Menu

Premium

Preekschets Prediker 4:12b

Derde ‘Israëlzondag’

Prediker 4:12b

…en een drievoudig snoer wordt niet spoedig verbroken.

Schriftlezingen: Pred. 4:7-12; Mat. 18:15-20

Zie ook

Aansluitende preekschetsen van dezelfde auteur:

Het eigene van de zondag

Deze derde Israëlzondag wordt bepaald door de twee wilgentakken uit de loelav, de loofhutten-plantenbundel. De wilgentakken hebben smaak noch geur. Zij staan voor mensen die noch de wijsheid beoefenen, de Tora bestuderen noch uitblinken door goede daden. Ook deze mensen maken deel uit van het Godsvolk. De spits in deze preek zal kritisch zijn op een sterk verindividualiseerd leven. Een leven dat genoeg heeft aan zichzelf. In onze postmoderne tijd zit dit gevoelen in de lucht.

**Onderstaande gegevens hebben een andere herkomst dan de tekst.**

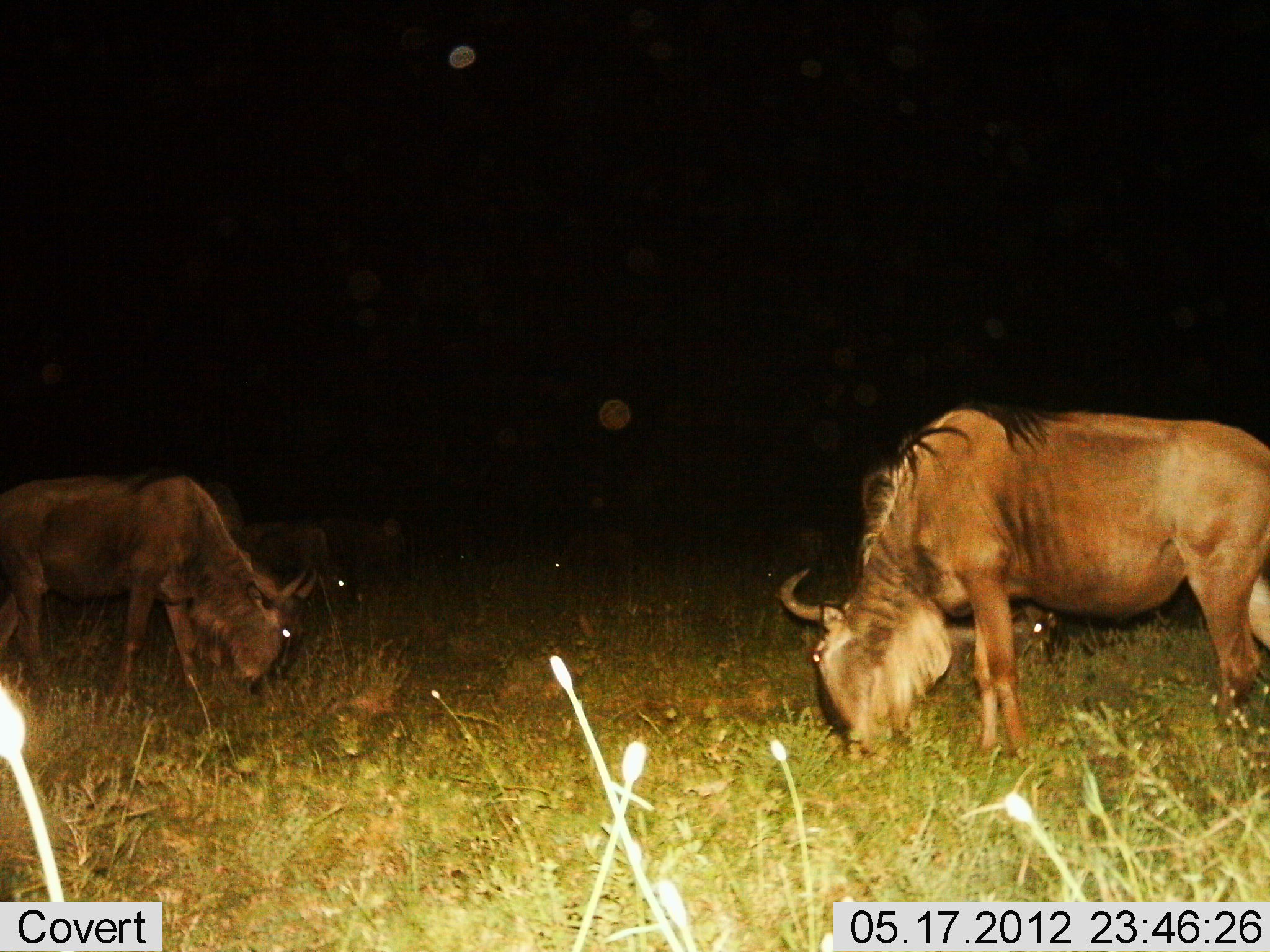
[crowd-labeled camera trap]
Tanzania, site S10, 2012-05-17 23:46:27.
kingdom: Animalia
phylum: Chordata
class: Mammalia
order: Artiodactyla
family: Bovidae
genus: Connochaetes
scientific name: Connochaetes taurinus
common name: blue wildebeest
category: wildebeest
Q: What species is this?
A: Wildebeest (blue wildebeest) (Connochaetes taurinus).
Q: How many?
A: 4.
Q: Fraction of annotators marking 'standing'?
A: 30%.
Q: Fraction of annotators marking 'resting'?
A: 10%.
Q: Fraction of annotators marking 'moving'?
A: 0%.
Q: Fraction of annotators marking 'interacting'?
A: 0%.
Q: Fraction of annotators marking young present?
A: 10%.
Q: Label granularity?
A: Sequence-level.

De troost van dit gedeelte ligt in de zin van het samen-leven.

Uitleg

Loader behandelt dit gedeelte onder de kop ‘Tweede stuk over de waardeloosheid van de arbeid’ (zie: J.A. Loader, Prediker, Een praktische bijbelverklaring, Kampen 1984). Nu gaat het in deze perikoop zeker ook over de arbeid (m.n. vs 7 en 8), maar zij komt ter sprake vanuit het perspectief van het alleen zijn. Als dit gedeelte al onder één noemer te vatten is dan zou het meer gezocht moeten worden in de buurt van ‘alleen is maar alleen’. De kernwoorden in dit gedeelte zijn immers ‘één’ (‘èhad, zes keer) en ‘twee(de)/metgezel’ (senii/senaiim, vijf keer).

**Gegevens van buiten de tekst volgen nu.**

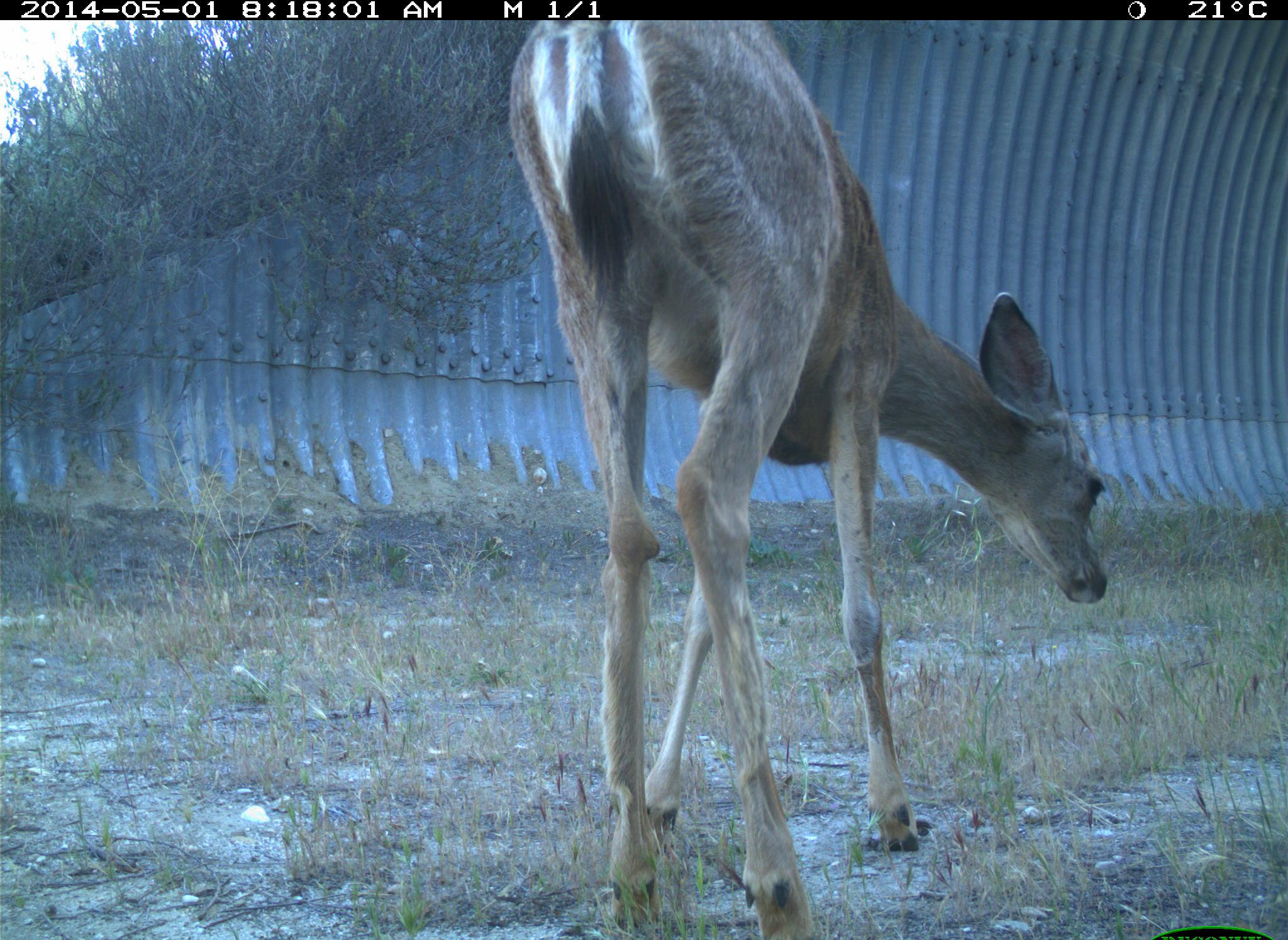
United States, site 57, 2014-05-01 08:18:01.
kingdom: Animalia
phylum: Chordata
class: Mammalia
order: Artiodactyla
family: Cervidae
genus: Odocoileus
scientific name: Odocoileus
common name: deer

Het gedeelte bestaat uit twee gedeelten die tenslotte eindigen met een algemene wijsheid. Dit gezegde is als tekst voor deze schets gekozen (vs 12b). In het eerste gedeelte (vs 7 en 8) is Prediker opnieuw ijdelheid, leegheid op het spoor gekomen: het getob en gezwoeg (beide in vs 8 als vertaling van ‘amal) van een eenling. Iemand die in het Oude Oosten zonder broer en zonder zoon bleef, geen familie in de lengte – nageslacht – en in de breedte – broers – had, stond niet goed bekend. Prediker heeft ontdekt dat dit niet de enige ‘smart’ is die een eenling treft. Want juist wie alleen is, raakt zomaar opgesloten in zijn werk. En rijkdom verzadigt nooit, maar vraagt altijd meer. Bovendien: hoe rijk de eenling ook wordt, wie plukt hier de vruchten van? Wie zal zijn erfgenaam zijn? Waar doet hij het voor? De conclusie is duidelijk: ‘ook dit is ijdelheid en een kwaad ding’ (‘inyan: beroep, taak, Buber: Geschäft, vs 8). Het werk op zich typeert Prediker hier niet als een zinloze bezigheid, maar het harde werken in en voor zichzelf omdat niemand hiervan kan genieten. De zwoegende werker zelf niet, want die tobt zich af en een geliefde om zijn rijkdom mee te delen of na te laten heeft hij niet. Kortom: alleen is maar alleen.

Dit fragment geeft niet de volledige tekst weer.